REGIMES DE SUSPENSÃO E INTERRUPÇÃO DA PRESCRIÇÃO.
APLICAÇÃO DE DIFERENTES REGIMES DE PRESCRIÇÃO NO QUE RESPEITA ÀS CAUSAS DE SUSPENSÃO OU INTERRUPÇÃO. ARTº.297, Nº.1, DO C.CIVIL. ARTº.12, Nº.2, DO C.CIVIL.
SUSPENSÃO DO PROCESSO DE EXECUÇÃO FISCAL EM VIRTUDE DA PRESTAÇÃO DE GARANTIA.
ARTº.49, Nº.3, DA L.G.T., NA REDACÇÃO DA LEI 100/99, DE 26/7.
VECTOR SUSPENSIVO DO PRAZO DE PRESCRIÇÃO DE NATUREZA DURADOURA.
ACTO TRIBUTÁRIO E FACTO TRIBUTÁRIO. NOÇÃO.
CONTRIBUIÇÃO AUTÁRQUICA.
AVALIAÇÃO DE IMÓVEL DE ACORDO COM AS REGRAS CONSTANTES DO CÓDIGO DA CONTRIBUIÇÃO PREDIAL E DO IMPOSTO SOBRE A INDÚSTRIA AGRÍCOLA.
Sumário:1. A prescrição da dívida exequenda constitui fundamento de oposição à execução (cfr. artº.176, al.d), do C.P.C.Impostos; artº.286, nº.1, al.d), do C.P.Tributário; artº.204, nº.1, al.d), do C.P.P.Tributário), consubstanciando excepção peremptória de conhecimento oficioso no âmbito do processo tributário (cfr.artº.27, §2 e 3, do C.P.C.Impostos; artº.259, do C.P.Tributário; artº.175, do C.P.P.Tributário).
2. No que diz respeito ao processo de impugnação judicial, vem entendendo a jurisprudência dos Tribunais Superiores, à qual se adere, que a prescrição da obrigação tributária pode ser do conhecimento do Tribunal no âmbito da identificada espécie processual, embora para retirar do eventual provimento da mesma excepção não a procedência da impugnação e consequente anulação da liquidação objecto do processo (vertente dos requisitos de validade do acto), mas antes a declaração de extinção da instância devido a inutilidade superveniente da lide, dado que estamos perante acto tributário ineficaz, porque inexigível. Verificando-se a prescrição, a lide impugnatória não tem qualquer utilidade.

:::::

> Tarefa solicitada
Transcreva, sem qualquer alteração, o trecho do texto acima sobre a prescrição tributária situado entre "APLICAÇÃO DE DIFERENTES" e "PRESTAÇÃO DE GARANTIA.", inclusive.

Registos do conjunto de dados:
:::::

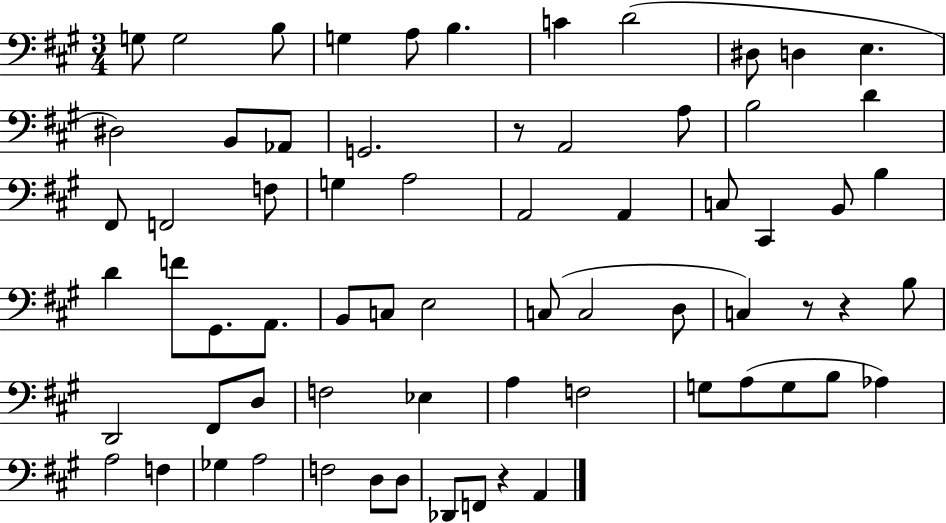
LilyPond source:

{
  \clef bass
  \numericTimeSignature
  \time 3/4
  \key a \major
  g8 g2 b8 | g4 a8 b4. | c'4 d'2( | dis8 d4 e4. | \break dis2) b,8 aes,8 | g,2. | r8 a,2 a8 | b2 d'4 | \break fis,8 f,2 f8 | g4 a2 | a,2 a,4 | c8 cis,4 b,8 b4 | \break d'4 f'8 gis,8. a,8. | b,8 c8 e2 | c8( c2 d8 | c4) r8 r4 b8 | \break d,2 fis,8 d8 | f2 ees4 | a4 f2 | g8 a8( g8 b8 aes4) | \break a2 f4 | ges4 a2 | f2 d8 d8 | des,8 f,8 r4 a,4 | \break \bar "|."
}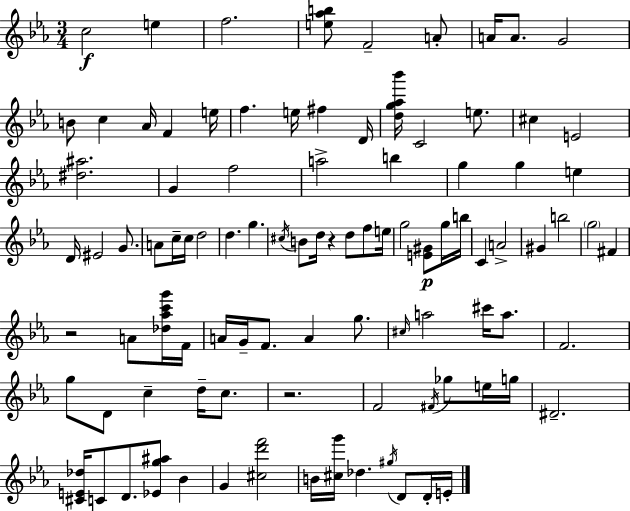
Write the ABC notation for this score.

X:1
T:Untitled
M:3/4
L:1/4
K:Eb
c2 e f2 [e_ab]/2 F2 A/2 A/4 A/2 G2 B/2 c _A/4 F e/4 f e/4 ^f D/4 [dg_a_b']/4 C2 e/2 ^c E2 [^d^a]2 G f2 a2 b g g e D/4 ^E2 G/2 A/2 c/4 c/4 d2 d g ^c/4 B/2 d/4 z d/2 f/2 e/4 g2 [E^G]/2 g/4 b/4 C A2 ^G b2 g2 ^F z2 A/2 [_d_ac'g']/4 F/4 A/4 G/4 F/2 A g/2 ^c/4 a2 ^c'/4 a/2 F2 g/2 D/2 c d/4 c/2 z2 F2 ^F/4 _g/2 e/4 g/4 ^D2 [^CE_d]/4 C/2 D/2 [_Eg^a]/2 _B G [^cd'f']2 B/4 [^cg']/4 _d ^g/4 D/2 D/4 E/4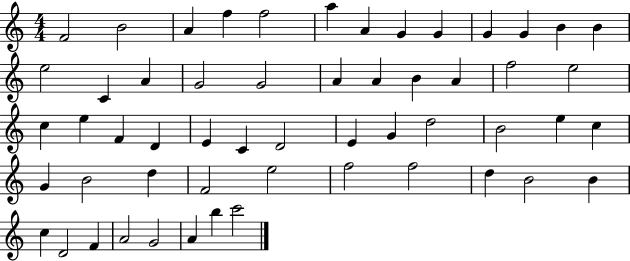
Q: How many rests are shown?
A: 0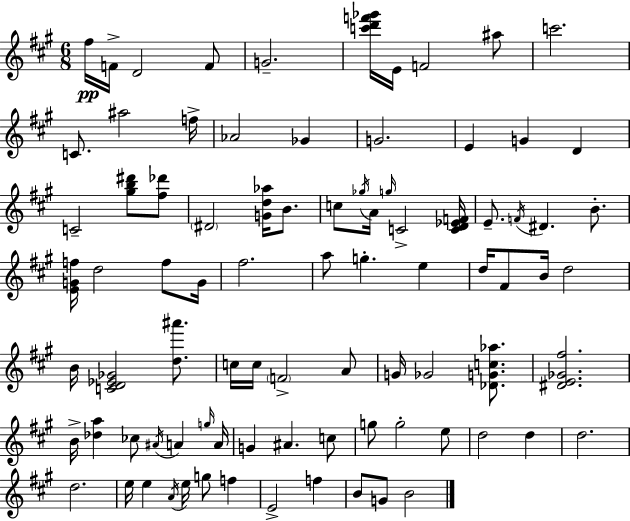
F#5/s F4/s D4/h F4/e G4/h. [C6,D6,F6,Gb6]/s E4/s F4/h A#5/e C6/h. C4/e. A#5/h F5/s Ab4/h Gb4/q G4/h. E4/q G4/q D4/q C4/h [G#5,B5,D#6]/e [F#5,Db6]/e D#4/h [G4,D5,Ab5]/s B4/e. C5/e Gb5/s A4/s G5/s C4/h [C4,D4,Eb4,F4]/s E4/e. F4/s D#4/q. B4/e. [E4,G4,F5]/s D5/h F5/e G4/s F#5/h. A5/e G5/q. E5/q D5/s F#4/e B4/s D5/h B4/s [C4,D4,Eb4,Gb4]/h [D5,A#6]/e. C5/s C5/s F4/h A4/e G4/s Gb4/h [Db4,G4,C5,Ab5]/e. [D#4,E4,Gb4,F#5]/h. B4/s [Db5,A5]/q CES5/e A#4/s A4/q G5/s A4/s G4/q A#4/q. C5/e G5/e G5/h E5/e D5/h D5/q D5/h. D5/h. E5/s E5/q A4/s E5/s G5/e F5/q E4/h F5/q B4/e G4/e B4/h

:::::

> Resultado do exercício
APLICAÇÃO DE DIFERENTES REGIMES DE PRESCRIÇÃO NO QUE RESPEITA ÀS CAUSAS DE SUSPENSÃO OU INTERRUPÇÃO. ARTº.297, Nº.1, DO C.CIVIL. ARTº.12, Nº.2, DO C.CIVIL.
SUSPENSÃO DO PROCESSO DE EXECUÇÃO FISCAL EM VIRTUDE DA PRESTAÇÃO DE GARANTIA.